Jan. 16, 2008 -- Twenty-five people were killed and more than 60 were injured after a bomb exploded on a bus carrying mostly schoolchildren in Sri Lanka early this morning.
The attack occurred in the remote town of Buttala, about 150 miles southeast of Colombo.
After the bomb exploded, passengers fled the bus, only to be fired upon by gunmen, witnesses told the Associated Press.
"Everyone that got out through the doors, they shot and killed," a 25-year-old passenger who gave his name as Sampath told the AP. "I jumped from the window and just escaped."
Three soldiers were injured in a second roadside bomb in the same region.

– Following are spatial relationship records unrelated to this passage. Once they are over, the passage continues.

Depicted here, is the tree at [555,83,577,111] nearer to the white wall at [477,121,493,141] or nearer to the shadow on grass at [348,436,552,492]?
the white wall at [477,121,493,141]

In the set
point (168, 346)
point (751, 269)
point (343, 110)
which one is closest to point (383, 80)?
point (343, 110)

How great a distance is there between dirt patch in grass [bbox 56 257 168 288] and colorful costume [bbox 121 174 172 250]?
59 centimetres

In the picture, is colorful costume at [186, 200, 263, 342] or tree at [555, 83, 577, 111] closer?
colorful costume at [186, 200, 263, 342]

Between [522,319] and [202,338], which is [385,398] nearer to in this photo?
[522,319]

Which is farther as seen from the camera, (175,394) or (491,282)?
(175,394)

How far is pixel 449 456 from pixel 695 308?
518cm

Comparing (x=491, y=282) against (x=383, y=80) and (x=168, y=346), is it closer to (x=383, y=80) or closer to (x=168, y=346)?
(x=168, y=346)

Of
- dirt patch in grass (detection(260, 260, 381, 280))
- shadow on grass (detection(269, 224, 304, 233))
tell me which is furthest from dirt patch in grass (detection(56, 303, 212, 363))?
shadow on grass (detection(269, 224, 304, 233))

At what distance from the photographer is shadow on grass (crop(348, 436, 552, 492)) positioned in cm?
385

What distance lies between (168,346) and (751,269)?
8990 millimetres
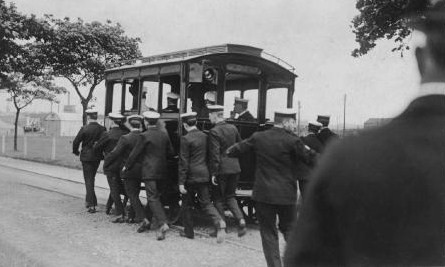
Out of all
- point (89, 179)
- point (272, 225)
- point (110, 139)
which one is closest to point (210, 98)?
point (110, 139)

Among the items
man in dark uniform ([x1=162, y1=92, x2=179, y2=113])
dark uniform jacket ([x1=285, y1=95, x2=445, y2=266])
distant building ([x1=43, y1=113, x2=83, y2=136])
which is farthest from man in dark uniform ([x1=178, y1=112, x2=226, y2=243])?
distant building ([x1=43, y1=113, x2=83, y2=136])

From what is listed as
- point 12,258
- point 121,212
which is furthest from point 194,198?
point 12,258

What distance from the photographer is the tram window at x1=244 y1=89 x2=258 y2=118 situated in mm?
10422

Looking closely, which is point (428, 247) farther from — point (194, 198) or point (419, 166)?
point (194, 198)

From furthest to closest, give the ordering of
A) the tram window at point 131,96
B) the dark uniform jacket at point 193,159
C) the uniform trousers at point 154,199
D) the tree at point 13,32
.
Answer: the tree at point 13,32, the tram window at point 131,96, the uniform trousers at point 154,199, the dark uniform jacket at point 193,159

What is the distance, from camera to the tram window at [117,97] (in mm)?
11836

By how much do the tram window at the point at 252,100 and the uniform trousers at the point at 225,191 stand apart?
185cm

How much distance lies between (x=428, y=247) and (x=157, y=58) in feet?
31.5

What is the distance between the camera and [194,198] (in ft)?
31.2

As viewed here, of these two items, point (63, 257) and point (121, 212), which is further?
point (121, 212)

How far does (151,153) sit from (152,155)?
37 mm

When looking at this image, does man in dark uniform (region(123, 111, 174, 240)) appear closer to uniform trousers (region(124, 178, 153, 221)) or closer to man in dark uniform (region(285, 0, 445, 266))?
uniform trousers (region(124, 178, 153, 221))

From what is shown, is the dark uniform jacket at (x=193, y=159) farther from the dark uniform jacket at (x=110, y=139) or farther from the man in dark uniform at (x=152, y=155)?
the dark uniform jacket at (x=110, y=139)

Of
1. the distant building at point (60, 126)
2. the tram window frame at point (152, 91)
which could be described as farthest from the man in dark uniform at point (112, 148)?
the distant building at point (60, 126)
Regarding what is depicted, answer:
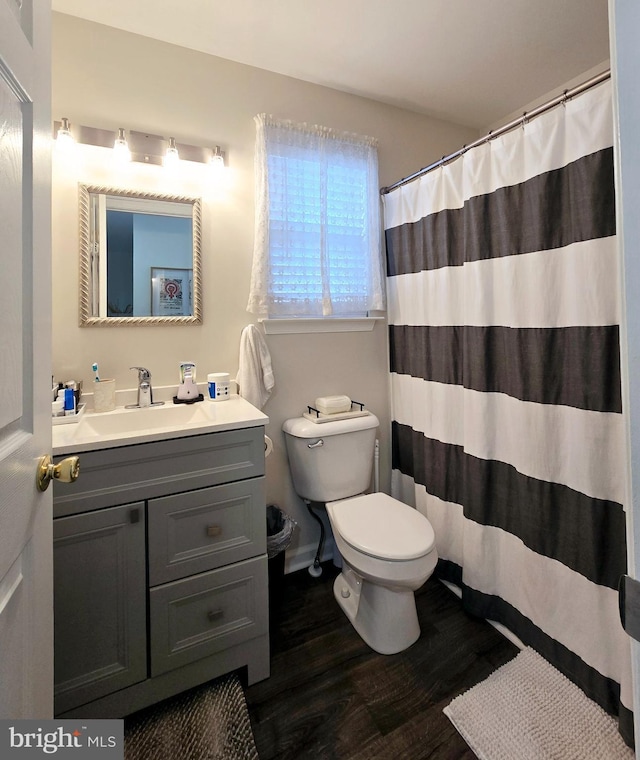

The Sri Lankan government officially ended its six-year cease-fire with the Tamil Tigers today, although fighting in the small war-torn island nation south of India has escalated in recent months.
Just last week the construction minister of Sri Lanka was assassinated — the second member of Parliament to be killed in January.
Norway had brokered a peace deal between the two sides in 2002. The Sri Lankan government's decision to end the cease-fire agreement has been widely criticized by peace mediators and international governments.
President Mahinda Rajapaksa has said he abandoned the cease-fire because it wasn't working and the rebels used it as a cover to build up their military strength, according to the AP.
Fighting between the Sri Lankan government and the Tamil Tiger rebels broke out in 1983, when the rebels began to push for their own state. The mostly Hindu Tamil minority wants an independent state, claiming discrimination by the majority Buddhist Sinhalese.
More than 70,000 people have been killed since fighting broke out two decades ago. In the last two years — during the time of the cease-fire — more than 5,000 people have been killed.